● Exercise requirements
Print the records below word for word, leaving out the pictures.

● Extracted records
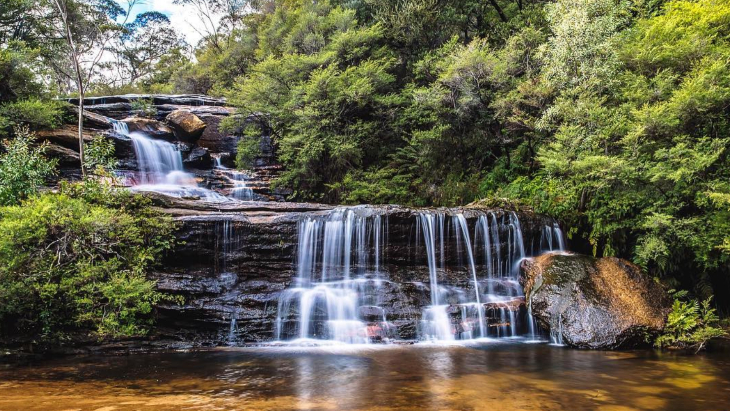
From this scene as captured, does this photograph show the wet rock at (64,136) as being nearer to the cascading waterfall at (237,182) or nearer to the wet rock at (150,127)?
the wet rock at (150,127)

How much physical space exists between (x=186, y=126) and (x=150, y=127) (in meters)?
1.75

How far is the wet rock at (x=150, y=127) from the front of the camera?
1975 cm

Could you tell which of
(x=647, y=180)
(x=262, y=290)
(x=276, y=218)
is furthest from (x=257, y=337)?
(x=647, y=180)

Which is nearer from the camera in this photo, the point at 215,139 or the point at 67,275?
the point at 67,275

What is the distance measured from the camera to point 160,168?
60.0ft

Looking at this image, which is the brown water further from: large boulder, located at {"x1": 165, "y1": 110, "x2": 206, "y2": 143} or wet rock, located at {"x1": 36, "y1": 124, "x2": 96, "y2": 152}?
large boulder, located at {"x1": 165, "y1": 110, "x2": 206, "y2": 143}

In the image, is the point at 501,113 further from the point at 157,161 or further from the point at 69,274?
the point at 157,161

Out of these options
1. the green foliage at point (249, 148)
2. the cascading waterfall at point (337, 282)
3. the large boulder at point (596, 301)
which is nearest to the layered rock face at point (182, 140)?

● Output for this task
From this scene as captured, does this photograph show the wet rock at (64,136) as being nearer to the cascading waterfall at (237,182) or nearer to the wet rock at (150,127)?
the wet rock at (150,127)

How much physical space exists between (x=186, y=126) and (x=150, y=127) (in meters)?
1.75

How far is the wet rock at (x=150, y=127) from the front of the camera?
1975 cm

Could you tell which of
(x=647, y=180)
(x=262, y=290)
(x=276, y=218)
is furthest from (x=257, y=337)?
(x=647, y=180)

Which is nearer from the camera in this photo, the point at 215,139 or the point at 67,275?
the point at 67,275

What is the distance measured from the camera to point 160,168?
60.0ft

Looking at this image, which is the brown water further from: large boulder, located at {"x1": 165, "y1": 110, "x2": 206, "y2": 143} or wet rock, located at {"x1": 36, "y1": 124, "x2": 96, "y2": 152}?
large boulder, located at {"x1": 165, "y1": 110, "x2": 206, "y2": 143}

In the image, is the point at 501,113 further from the point at 157,161 or further from the point at 69,274?
the point at 157,161

Out of these options
1. the green foliage at point (249, 148)
2. the cascading waterfall at point (337, 282)
3. the large boulder at point (596, 301)
which is nearest to the layered rock face at point (182, 140)?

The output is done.